REQUIRED WORK:
Where the records below have a line with "Numida", that line is to be copied.

THE INPUT:

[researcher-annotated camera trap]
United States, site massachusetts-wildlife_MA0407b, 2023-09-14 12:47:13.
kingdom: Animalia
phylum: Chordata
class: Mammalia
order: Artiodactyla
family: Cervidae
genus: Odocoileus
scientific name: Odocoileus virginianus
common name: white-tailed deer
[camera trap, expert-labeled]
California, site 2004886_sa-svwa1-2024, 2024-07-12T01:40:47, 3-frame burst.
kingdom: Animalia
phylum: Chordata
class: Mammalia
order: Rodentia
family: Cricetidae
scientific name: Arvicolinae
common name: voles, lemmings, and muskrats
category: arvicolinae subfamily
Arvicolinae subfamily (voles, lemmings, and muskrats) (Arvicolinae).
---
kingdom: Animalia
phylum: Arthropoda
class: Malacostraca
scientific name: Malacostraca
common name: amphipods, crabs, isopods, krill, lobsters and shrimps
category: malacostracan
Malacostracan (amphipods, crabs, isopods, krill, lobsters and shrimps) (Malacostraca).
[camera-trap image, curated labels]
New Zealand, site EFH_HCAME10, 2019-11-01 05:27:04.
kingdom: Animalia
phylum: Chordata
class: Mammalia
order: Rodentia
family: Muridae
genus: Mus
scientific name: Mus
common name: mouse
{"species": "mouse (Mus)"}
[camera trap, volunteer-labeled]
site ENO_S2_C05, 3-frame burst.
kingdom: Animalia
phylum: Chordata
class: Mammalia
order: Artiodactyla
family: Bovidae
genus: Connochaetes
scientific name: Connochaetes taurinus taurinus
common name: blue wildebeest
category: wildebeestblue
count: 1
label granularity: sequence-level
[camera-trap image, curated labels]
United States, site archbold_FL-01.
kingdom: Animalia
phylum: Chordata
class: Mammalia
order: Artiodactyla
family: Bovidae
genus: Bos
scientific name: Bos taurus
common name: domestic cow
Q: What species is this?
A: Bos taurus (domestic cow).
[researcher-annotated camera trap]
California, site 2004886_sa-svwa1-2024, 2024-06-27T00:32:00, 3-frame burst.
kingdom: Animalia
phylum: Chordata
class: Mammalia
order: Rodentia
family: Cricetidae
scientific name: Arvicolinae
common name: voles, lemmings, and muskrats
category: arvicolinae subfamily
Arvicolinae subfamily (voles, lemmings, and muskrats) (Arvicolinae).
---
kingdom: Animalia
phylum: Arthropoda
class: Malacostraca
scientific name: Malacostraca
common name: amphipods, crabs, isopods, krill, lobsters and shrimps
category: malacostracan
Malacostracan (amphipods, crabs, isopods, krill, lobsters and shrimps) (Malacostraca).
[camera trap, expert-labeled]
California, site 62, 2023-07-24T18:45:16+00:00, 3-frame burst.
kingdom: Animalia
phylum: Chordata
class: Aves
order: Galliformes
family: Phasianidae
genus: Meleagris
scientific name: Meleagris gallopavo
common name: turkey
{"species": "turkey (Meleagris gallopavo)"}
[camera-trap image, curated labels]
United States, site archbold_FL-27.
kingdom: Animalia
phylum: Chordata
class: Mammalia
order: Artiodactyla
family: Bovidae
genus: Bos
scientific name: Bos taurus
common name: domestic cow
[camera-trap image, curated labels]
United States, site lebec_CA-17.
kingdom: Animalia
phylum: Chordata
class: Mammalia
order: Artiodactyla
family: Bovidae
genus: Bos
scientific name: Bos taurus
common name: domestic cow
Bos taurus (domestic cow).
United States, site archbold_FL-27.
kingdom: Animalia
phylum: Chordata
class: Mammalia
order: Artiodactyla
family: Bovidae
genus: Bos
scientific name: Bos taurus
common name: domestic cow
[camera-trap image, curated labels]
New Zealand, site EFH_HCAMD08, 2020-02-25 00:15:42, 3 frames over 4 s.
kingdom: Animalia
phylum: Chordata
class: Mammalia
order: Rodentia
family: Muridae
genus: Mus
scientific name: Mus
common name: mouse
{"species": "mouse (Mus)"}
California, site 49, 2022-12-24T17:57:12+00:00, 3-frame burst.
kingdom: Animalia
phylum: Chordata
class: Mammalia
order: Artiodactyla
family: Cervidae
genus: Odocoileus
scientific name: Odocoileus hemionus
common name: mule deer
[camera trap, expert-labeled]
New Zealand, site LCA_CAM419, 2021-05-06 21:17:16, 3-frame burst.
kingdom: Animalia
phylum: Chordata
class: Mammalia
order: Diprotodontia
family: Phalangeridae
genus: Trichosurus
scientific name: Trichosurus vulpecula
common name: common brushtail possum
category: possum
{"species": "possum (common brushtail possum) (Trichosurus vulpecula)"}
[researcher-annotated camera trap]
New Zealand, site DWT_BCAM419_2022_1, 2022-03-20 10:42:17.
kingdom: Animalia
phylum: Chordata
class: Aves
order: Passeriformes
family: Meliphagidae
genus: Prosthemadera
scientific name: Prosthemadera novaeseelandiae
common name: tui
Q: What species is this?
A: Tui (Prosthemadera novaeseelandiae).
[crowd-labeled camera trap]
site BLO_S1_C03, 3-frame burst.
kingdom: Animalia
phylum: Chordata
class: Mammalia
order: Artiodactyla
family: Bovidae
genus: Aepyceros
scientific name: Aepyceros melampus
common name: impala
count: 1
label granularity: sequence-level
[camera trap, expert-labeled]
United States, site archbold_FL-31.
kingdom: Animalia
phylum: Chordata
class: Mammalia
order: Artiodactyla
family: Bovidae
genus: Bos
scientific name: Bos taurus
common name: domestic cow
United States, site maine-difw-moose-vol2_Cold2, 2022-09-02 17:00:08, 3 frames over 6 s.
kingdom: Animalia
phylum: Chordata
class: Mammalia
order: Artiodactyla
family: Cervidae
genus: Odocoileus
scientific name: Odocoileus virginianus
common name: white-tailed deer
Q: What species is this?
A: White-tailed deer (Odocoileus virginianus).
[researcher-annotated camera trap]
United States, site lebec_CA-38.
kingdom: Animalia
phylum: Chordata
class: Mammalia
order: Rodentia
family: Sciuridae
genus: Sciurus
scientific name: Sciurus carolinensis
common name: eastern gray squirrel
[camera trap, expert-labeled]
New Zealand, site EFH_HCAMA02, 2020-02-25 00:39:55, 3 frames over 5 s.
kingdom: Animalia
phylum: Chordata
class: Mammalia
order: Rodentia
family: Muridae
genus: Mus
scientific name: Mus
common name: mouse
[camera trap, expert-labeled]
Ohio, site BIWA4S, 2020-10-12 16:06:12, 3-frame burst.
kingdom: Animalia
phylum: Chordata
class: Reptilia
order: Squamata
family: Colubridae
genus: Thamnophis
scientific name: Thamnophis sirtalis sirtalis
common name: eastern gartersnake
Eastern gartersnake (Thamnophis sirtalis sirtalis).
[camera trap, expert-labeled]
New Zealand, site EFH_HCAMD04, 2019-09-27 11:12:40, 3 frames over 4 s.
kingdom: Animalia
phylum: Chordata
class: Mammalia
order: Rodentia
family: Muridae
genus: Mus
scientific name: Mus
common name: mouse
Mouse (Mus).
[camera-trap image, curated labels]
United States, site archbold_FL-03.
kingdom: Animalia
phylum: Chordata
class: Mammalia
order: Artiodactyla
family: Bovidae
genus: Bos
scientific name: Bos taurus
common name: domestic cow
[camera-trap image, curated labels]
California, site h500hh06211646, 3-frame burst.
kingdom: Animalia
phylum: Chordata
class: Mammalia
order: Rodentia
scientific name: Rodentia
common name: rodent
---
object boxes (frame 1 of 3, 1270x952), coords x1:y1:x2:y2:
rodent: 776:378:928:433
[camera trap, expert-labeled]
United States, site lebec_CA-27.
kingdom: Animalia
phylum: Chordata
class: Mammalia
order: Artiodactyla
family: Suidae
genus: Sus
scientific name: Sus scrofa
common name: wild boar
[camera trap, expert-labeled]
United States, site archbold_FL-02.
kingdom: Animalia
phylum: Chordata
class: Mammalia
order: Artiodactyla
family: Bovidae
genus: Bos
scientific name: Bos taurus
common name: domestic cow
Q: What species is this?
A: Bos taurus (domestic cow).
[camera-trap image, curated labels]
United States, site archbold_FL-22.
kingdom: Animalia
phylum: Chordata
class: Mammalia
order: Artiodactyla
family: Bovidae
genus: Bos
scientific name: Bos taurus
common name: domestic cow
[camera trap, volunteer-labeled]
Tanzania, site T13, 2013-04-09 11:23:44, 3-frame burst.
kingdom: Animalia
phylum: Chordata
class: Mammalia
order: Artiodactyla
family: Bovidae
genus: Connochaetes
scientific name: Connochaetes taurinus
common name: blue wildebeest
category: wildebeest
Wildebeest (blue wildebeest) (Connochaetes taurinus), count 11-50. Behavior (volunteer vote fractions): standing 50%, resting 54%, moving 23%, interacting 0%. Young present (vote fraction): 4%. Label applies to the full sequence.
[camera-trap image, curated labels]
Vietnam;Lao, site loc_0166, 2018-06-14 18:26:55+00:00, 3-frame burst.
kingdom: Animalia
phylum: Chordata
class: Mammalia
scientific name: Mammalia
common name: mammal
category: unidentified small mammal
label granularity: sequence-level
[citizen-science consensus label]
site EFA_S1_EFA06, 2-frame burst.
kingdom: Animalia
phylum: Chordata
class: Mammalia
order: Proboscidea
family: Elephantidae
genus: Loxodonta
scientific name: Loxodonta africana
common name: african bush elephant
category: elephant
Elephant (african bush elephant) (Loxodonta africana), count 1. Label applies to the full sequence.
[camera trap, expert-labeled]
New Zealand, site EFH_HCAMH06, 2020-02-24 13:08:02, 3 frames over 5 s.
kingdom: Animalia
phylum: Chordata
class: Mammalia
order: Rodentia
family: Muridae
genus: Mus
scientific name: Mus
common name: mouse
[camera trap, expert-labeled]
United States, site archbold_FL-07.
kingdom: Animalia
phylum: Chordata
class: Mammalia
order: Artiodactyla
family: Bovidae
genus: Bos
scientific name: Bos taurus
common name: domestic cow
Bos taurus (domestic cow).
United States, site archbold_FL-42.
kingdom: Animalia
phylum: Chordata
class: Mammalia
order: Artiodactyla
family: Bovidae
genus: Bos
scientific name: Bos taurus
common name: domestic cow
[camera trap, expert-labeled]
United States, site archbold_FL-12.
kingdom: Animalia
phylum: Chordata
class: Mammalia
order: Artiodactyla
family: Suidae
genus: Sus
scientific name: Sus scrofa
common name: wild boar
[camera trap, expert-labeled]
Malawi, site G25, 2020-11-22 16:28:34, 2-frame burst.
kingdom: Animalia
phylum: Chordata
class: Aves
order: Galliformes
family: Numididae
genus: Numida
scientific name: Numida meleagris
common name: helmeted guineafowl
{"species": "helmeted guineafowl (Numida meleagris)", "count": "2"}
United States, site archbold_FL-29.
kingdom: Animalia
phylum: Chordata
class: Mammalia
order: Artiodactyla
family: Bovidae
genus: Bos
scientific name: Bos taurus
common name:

SOLVED PROBLEM:
genus: Numida
scientific name: Numida meleagris
{"species": "helmeted guineafowl (Numida meleagris)", "count": "2"}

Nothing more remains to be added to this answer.